Il y a Lagenes et Regin respectivement au Sénégal et Niger, Eniug en Guinée, ICR en Côte D’Ivoire, Atlov au Burkina, et j’en passe; toutes des entreprises avec des parcours similaires à celui d’Ilam. Le pire c’est que leurs PDG respectifs se retrouvent depuis belle lurette au sein d’une association (Organisation Africaine De Compagnies ou OADC) dont le but est de les fusionner. Il est difficile de comprendre comment des entreprises dont la pérennité est douteuse puissent créer une entité dont le but final serait de les regrouper.

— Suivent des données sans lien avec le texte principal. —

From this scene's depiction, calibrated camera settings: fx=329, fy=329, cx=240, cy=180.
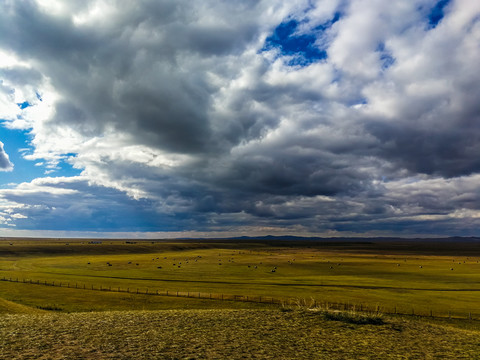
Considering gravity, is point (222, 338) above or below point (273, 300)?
above

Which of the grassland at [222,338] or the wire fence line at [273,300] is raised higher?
the grassland at [222,338]

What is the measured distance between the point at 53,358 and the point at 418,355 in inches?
893

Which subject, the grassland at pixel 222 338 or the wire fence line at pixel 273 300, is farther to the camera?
the wire fence line at pixel 273 300

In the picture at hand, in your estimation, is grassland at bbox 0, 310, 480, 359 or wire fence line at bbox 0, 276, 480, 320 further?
wire fence line at bbox 0, 276, 480, 320

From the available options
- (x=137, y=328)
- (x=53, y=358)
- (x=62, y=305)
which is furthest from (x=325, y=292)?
(x=53, y=358)

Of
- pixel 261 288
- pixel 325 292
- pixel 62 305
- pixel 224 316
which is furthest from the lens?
pixel 261 288

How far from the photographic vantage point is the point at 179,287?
8144 centimetres

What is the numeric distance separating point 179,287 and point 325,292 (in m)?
35.0

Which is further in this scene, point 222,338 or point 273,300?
point 273,300

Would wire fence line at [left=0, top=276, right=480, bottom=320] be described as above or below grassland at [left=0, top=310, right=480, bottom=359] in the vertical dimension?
below

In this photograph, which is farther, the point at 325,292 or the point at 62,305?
the point at 325,292

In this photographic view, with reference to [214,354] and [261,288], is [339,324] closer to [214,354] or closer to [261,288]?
[214,354]

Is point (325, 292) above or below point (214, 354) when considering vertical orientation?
below

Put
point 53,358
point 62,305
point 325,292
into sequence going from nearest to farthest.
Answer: point 53,358 → point 62,305 → point 325,292
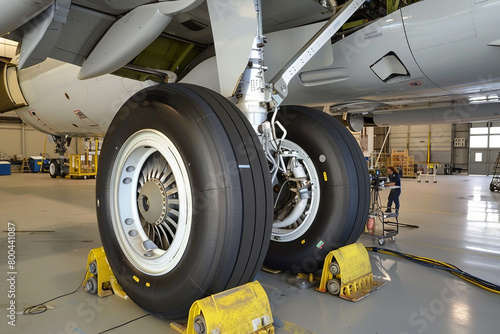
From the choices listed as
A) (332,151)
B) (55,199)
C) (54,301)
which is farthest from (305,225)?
(55,199)

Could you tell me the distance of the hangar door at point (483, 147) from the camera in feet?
77.9

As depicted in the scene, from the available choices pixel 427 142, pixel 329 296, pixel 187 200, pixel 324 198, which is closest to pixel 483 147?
pixel 427 142

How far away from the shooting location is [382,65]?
128 inches

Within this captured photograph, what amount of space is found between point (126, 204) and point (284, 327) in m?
1.28

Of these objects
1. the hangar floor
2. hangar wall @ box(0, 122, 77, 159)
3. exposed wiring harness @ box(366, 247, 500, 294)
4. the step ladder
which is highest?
hangar wall @ box(0, 122, 77, 159)

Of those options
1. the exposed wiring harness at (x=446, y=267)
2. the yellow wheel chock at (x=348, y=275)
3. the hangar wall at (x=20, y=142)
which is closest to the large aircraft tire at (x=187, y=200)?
the yellow wheel chock at (x=348, y=275)

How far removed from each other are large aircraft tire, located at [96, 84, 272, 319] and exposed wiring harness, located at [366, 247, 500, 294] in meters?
1.92

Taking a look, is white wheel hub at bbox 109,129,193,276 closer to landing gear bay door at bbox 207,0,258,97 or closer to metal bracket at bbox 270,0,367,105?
landing gear bay door at bbox 207,0,258,97

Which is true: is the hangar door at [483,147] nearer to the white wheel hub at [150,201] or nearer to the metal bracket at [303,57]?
the metal bracket at [303,57]

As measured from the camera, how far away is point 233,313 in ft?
5.63

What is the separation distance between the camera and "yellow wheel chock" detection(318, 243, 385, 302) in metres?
2.51

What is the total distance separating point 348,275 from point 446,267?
1172 mm

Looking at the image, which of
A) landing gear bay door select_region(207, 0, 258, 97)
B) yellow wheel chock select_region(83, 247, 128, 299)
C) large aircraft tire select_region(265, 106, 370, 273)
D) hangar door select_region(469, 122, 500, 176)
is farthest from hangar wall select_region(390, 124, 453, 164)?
yellow wheel chock select_region(83, 247, 128, 299)

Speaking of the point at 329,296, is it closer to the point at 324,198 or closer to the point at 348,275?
the point at 348,275
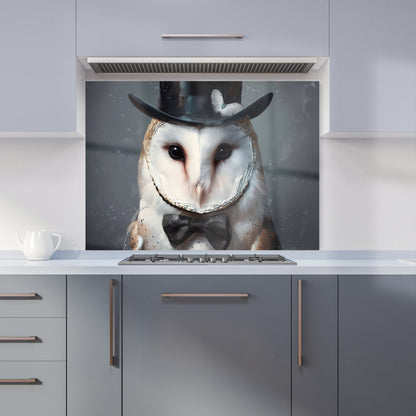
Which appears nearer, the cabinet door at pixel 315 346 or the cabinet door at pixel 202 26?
the cabinet door at pixel 315 346

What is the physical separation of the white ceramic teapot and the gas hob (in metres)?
0.46

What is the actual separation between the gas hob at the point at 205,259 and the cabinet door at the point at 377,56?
2.71ft

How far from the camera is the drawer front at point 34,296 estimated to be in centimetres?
196

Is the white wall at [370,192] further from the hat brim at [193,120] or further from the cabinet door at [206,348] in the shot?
the cabinet door at [206,348]

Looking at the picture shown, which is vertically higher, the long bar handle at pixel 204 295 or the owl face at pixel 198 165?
the owl face at pixel 198 165

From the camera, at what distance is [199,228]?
2467 millimetres

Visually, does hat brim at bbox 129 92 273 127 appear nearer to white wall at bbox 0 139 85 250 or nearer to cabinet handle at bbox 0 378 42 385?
white wall at bbox 0 139 85 250

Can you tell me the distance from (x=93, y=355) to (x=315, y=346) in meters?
1.07

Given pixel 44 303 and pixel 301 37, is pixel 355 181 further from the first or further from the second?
pixel 44 303

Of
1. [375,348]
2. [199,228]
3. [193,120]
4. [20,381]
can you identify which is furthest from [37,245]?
[375,348]

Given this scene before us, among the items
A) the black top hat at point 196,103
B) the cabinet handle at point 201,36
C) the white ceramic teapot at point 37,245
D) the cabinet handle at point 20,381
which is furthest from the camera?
the black top hat at point 196,103

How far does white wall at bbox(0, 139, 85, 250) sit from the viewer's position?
2.48 m

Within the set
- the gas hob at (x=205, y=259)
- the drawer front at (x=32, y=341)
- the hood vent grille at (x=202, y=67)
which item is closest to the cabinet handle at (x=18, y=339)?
the drawer front at (x=32, y=341)

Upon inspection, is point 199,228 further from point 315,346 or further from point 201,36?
point 201,36
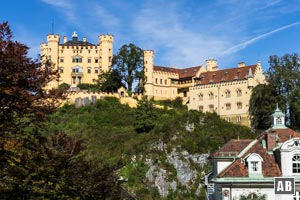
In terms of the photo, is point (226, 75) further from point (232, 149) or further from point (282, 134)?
point (282, 134)

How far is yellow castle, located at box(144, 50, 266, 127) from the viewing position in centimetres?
8200

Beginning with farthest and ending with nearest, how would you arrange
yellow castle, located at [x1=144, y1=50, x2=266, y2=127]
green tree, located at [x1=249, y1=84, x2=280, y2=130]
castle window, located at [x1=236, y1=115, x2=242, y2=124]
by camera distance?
Result: yellow castle, located at [x1=144, y1=50, x2=266, y2=127] → castle window, located at [x1=236, y1=115, x2=242, y2=124] → green tree, located at [x1=249, y1=84, x2=280, y2=130]

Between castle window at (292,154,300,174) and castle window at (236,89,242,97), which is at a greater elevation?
castle window at (236,89,242,97)

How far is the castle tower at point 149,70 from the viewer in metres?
90.2

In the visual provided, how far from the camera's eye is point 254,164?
33.7 meters

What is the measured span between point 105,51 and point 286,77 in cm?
3954

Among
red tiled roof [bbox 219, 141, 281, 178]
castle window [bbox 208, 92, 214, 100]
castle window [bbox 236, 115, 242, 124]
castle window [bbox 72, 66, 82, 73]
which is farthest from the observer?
castle window [bbox 72, 66, 82, 73]

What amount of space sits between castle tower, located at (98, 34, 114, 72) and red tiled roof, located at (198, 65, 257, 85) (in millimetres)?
16290

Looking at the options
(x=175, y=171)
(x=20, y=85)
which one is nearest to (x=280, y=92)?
(x=175, y=171)

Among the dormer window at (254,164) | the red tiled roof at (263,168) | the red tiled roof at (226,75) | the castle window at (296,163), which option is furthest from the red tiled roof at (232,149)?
the red tiled roof at (226,75)

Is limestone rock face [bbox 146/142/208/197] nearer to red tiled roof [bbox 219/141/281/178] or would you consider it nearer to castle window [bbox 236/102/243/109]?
castle window [bbox 236/102/243/109]

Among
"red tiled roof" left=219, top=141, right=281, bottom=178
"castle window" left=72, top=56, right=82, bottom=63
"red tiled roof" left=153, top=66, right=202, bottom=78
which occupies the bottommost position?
"red tiled roof" left=219, top=141, right=281, bottom=178

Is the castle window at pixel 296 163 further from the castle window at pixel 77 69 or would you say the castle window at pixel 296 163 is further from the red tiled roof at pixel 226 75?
the castle window at pixel 77 69

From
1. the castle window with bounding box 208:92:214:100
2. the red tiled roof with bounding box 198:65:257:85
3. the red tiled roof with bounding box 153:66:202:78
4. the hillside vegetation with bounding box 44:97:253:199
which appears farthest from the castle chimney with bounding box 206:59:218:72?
the hillside vegetation with bounding box 44:97:253:199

Faut-il cependant désespérer d’Ilam? Oui, si on veut rester dans la rationalité. Mais dans un pays où Dieu est invoqué à tous les tournants, l’espoir n’a jamais disparu; les actionnaires d’Ilam pensent que les difficultés actuelles ne sont qu’une mauvaise passe; même si cette mauvaise passe dure depuis 50 ans. Certains actionnaires pensent que plus d’assiduité dans les prières, ou d’avantage de prières collectives, changeront les choses. D’autres pensent qu’il suffirait que les actionnaires discutent des circonstances qui ont conduit à la mise à l’écart du premier PDG pour que tout revienne à l’ordre. Il va s’en dire que les actionnaires eux même ont besoin d’une importante dose de rationalité et réalisme.
Le marché mondial change, Ilam devrait plutôt s’adapter aux donnes (et normes) du commerce international, et surtout restructurer son administration (et modèle de gestion) en la rendant moins onéreuse, plus efficace et plus réactive. Mais il est difficile d’imaginer le PDG Brin Atiek être le moteur de ce changement.